Page 1 of 1

configuration of nodes in default.apt

Posted: Thu Apr 21, 2016 5:16 am
by tine_bi
Hi

We have an enviroment where we in addition to c drive have access to d,e,f

How should we best configure our .pat configuration file.

Currently I am testing

{
node "node1"
{
fastname "dsprdsrv1"
pools ""
resource disk "D:/IBM_NODE_CONFIG/Datasets" {pools ""}
resource scratchdisk "D:/IBM_NODE_CONFIG/Scratch" {pools ""}
}
node "node2"
{
fastname "dsprdsrv1"
pools ""
resource disk "F:/IBM_NODE_CONFIG/Datasets" {pools ""}
resource scratchdisk "F:/IBM_NODE_CONFIG/Scratch" {pools ""}
}
node "node3"
{
fastname "dsprdsrv1"
pools "" "sort"
resource disk "E:/IBM_NODE_CONFIG/Datasets" {pools "" "sort"}
resource scratchdisk "E:/IBM_NODE_CONFIG/Scratch" {pools "" "sort"}
}

}

But not sure if this is a good way to do this.
Also what should be the ideal size of each drive?
The server is set on an Hyper-v enviroment allocated with 12 cpu and 24 GB memory

Please advicse

BR
Dan

Posted: Thu Apr 21, 2016 7:22 am
by PaulVL
My advice is setting your scratch disk to be on the local drive if possible.

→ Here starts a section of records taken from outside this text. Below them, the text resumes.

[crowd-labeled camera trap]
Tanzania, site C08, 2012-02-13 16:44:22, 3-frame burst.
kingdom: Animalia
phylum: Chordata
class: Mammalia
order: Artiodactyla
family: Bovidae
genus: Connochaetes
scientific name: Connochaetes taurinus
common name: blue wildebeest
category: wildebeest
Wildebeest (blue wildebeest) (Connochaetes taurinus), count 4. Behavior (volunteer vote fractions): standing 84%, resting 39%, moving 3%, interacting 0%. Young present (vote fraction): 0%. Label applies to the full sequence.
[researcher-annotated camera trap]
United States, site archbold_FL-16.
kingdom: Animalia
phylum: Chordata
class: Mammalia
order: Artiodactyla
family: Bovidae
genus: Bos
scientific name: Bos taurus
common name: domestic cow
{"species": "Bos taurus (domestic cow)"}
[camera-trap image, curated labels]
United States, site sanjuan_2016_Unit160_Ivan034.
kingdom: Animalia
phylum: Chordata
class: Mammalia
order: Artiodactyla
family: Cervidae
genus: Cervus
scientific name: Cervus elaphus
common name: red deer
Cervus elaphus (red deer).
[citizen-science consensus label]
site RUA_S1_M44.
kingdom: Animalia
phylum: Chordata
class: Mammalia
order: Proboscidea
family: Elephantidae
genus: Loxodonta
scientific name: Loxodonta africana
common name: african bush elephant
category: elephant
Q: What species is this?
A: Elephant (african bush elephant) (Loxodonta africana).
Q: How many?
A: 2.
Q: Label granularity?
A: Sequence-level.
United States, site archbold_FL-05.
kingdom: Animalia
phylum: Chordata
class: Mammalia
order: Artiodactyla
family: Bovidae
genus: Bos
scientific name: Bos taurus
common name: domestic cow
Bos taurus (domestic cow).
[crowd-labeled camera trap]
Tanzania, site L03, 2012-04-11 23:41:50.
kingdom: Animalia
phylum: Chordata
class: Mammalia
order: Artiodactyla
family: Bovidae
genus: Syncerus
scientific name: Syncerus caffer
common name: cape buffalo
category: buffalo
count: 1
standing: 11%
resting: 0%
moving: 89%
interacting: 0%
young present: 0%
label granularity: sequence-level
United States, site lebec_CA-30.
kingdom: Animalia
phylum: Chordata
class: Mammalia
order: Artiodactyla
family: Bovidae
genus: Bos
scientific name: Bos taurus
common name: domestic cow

Network drives will work, but slow the interaction down.

As for size, it really depends on quantity of data, quantity and quality of sorts in a job, quantity of concurrent jobs.

We can't answer those for you.


I also like my parallelism in even numbers.

==============

I would leave your default.apt as a two node configuration, and then create other apt files with various degrees of parallelism based upon your data/job needs.

I like to create project_dev.apt, project_tst.apt, project_prd.apt and set those into your various projects as default. It helps in the future when you have different default project requirements for resources. Project #2 might come along and have a different scratch disk because he purchased it, and politically can't interfere with project #1 running on the same box... etc...

project_tst_4Nodes.apt, project_tst_6Nodes.apt, etc...

You always want a variety of config files to suite your needs. If you were grid, you would handle that variety via parameters. But you are not, so build them up ahead of time. Having a 1 node apt file is good for jobs that would simply submit a stored procedure on a database for instance. No data traveling in datastage, so no need for more than 1 thread.